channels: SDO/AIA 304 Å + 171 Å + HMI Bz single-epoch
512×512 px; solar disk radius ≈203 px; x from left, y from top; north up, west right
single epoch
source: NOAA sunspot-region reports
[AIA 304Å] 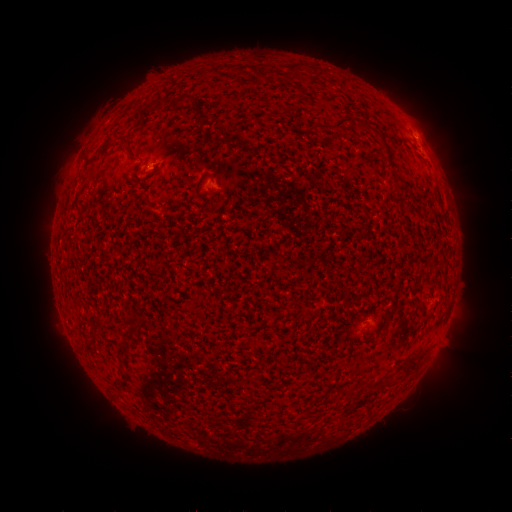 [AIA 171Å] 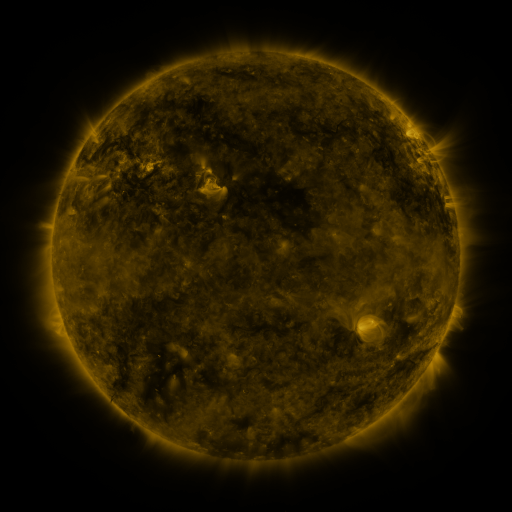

++++++++++

**YOUR TASK:** Scan the material above and copy every line that holds the string "epoch".

**EXERCISE RESULT:**
channels: SDO/AIA 304 Å + 171 Å + HMI Bz single-epoch
single epoch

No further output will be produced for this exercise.